The International Olympic Committee (IOC) has been pushing the boundaries of TV and media production ever since the Stockholm games in 1912, yet no-one in the organisation was prepared for the catastrophic state in which its audio visual archive was found in 2006.

The IOC has a proud history of innovations ranging from the Technicolor film of London 1948, to the first HD test in 1984 in LA and early video to mobile tests from the 2006 Winter Games in Turin. However, an internal audit in 2006 revealed the alarming extent of the archive's deterioration. It found that within a decade, half of the IOC's 33,000 hours of video would be unplayable, 20 per cent of its 400,000 stills would have faded beyond use and there would no longer be a player to listen to much of the 8,500 audio recordings.

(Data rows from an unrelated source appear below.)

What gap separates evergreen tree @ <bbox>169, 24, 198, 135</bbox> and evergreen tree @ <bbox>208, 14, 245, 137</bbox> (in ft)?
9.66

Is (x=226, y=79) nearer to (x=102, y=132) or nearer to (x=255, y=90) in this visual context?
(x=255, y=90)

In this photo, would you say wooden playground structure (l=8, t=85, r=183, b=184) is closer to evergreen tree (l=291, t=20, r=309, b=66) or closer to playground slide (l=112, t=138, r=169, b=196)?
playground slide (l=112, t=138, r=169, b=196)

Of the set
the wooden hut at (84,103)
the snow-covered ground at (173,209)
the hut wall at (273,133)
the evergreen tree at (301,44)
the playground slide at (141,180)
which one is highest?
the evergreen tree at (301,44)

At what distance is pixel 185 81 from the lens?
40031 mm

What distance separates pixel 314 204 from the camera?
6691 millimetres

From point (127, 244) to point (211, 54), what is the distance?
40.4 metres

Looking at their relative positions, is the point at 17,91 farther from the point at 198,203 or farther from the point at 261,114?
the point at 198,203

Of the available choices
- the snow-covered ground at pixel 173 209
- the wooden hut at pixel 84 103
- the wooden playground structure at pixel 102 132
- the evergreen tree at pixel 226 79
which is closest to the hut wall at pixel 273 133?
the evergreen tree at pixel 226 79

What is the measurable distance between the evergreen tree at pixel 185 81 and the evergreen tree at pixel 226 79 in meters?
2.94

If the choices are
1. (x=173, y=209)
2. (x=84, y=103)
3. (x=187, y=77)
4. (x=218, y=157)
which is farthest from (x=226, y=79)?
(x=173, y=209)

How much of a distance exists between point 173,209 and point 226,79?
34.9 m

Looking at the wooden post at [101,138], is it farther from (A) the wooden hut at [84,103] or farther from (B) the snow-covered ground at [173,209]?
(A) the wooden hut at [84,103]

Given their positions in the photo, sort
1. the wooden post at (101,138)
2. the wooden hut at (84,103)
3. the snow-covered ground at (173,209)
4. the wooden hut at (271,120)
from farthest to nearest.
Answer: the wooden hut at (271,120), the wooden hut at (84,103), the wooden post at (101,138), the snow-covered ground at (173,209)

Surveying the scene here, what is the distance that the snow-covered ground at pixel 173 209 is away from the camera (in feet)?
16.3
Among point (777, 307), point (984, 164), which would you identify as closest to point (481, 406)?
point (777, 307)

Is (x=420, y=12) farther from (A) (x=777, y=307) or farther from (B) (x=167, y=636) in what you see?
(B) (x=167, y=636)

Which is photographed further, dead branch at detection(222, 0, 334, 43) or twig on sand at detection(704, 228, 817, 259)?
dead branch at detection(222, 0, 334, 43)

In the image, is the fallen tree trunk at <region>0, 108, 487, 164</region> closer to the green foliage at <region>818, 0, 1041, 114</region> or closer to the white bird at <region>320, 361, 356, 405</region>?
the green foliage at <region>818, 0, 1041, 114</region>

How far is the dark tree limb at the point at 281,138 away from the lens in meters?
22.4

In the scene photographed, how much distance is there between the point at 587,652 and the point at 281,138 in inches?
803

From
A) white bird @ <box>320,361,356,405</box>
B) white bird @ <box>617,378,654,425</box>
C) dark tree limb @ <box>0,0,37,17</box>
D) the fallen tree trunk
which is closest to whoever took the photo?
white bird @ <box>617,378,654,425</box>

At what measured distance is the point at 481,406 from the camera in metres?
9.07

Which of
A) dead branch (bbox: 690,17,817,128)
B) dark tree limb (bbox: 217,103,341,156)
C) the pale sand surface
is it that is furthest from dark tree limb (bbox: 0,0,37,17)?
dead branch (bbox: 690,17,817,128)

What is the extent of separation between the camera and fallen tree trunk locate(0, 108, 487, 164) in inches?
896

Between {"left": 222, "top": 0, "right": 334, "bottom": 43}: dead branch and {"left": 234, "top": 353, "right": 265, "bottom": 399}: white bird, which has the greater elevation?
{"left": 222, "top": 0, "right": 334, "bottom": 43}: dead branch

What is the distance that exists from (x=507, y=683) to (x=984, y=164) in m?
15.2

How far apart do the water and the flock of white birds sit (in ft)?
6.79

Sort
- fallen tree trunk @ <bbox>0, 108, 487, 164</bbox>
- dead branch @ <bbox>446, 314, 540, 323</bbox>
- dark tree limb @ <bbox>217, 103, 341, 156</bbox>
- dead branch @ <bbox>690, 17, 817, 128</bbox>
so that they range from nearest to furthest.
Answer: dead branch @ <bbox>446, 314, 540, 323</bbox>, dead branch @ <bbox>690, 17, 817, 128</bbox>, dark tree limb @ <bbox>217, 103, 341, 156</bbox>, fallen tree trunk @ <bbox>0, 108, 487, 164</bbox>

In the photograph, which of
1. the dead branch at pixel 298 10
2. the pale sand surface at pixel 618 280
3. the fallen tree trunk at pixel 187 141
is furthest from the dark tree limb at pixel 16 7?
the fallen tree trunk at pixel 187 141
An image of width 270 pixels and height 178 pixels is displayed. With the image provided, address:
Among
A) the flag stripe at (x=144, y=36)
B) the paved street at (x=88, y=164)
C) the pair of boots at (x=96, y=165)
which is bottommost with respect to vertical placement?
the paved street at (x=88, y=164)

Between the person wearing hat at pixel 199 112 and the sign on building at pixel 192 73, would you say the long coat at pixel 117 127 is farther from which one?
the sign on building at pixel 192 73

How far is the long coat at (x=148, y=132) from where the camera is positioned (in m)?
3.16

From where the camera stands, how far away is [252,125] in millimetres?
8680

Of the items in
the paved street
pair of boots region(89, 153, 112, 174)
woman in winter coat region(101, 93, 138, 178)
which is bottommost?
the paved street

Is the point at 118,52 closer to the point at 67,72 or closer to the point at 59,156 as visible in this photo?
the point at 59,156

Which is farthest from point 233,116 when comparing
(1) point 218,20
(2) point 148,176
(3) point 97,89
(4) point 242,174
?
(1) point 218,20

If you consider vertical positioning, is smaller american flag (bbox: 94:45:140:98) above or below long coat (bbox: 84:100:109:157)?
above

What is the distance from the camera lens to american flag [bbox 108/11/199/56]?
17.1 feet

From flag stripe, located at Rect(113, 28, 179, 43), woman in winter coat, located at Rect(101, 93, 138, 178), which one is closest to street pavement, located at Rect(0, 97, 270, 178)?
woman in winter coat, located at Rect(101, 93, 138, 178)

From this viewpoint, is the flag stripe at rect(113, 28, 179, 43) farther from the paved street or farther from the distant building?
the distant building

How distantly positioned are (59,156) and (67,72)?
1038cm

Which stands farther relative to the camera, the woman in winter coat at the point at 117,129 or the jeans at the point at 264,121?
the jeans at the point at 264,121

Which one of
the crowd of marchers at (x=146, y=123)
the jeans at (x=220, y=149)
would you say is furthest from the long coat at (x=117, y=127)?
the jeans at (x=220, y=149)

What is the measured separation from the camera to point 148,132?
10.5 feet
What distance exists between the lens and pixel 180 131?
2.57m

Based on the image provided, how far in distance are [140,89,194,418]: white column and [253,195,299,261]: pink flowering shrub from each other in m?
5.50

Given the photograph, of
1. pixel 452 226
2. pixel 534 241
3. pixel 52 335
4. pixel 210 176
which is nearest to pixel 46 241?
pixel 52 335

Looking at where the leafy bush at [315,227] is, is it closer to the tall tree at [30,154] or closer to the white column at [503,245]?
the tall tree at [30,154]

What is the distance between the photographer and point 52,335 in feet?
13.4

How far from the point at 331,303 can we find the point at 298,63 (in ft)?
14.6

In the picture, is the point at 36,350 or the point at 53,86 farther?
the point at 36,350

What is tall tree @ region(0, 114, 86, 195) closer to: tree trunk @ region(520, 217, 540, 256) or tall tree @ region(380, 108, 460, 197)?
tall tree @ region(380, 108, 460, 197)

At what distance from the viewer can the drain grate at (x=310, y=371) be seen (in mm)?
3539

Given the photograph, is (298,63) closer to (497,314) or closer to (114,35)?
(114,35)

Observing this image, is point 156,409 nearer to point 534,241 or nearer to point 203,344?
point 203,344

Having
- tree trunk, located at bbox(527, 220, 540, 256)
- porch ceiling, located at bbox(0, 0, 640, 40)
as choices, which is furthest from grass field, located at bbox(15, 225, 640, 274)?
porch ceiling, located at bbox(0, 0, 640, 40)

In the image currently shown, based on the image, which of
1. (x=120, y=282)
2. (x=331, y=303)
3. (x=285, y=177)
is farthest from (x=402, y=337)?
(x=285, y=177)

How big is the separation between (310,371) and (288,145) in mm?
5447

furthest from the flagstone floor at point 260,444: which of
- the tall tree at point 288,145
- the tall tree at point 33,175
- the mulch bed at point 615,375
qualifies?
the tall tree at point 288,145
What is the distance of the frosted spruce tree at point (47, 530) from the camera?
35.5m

The collection spans official films, technical films, behind the scenes footage, unedited broadcast rushes and newsreel collections. The IOC has opened a new exhibition at the Olympic Museum on the banks of Lake Geneva in Lausanne to highlight the results of an SFR 30 million digitisation and logging effort.

Official film restoration
Back in 2006 the 40 official olympic films were in dire need of restoration with large pieces missing and uncatalogued. “I was informed that a century of Olympic images was in danger of disappearing irreversibly,” explained IOC president Jacques Rogge who greenlit the digitisation programme in 2007. “In the digital age it is vital to have a digital version of this patrimony especially if we want to promote the Olympic brand around the world.”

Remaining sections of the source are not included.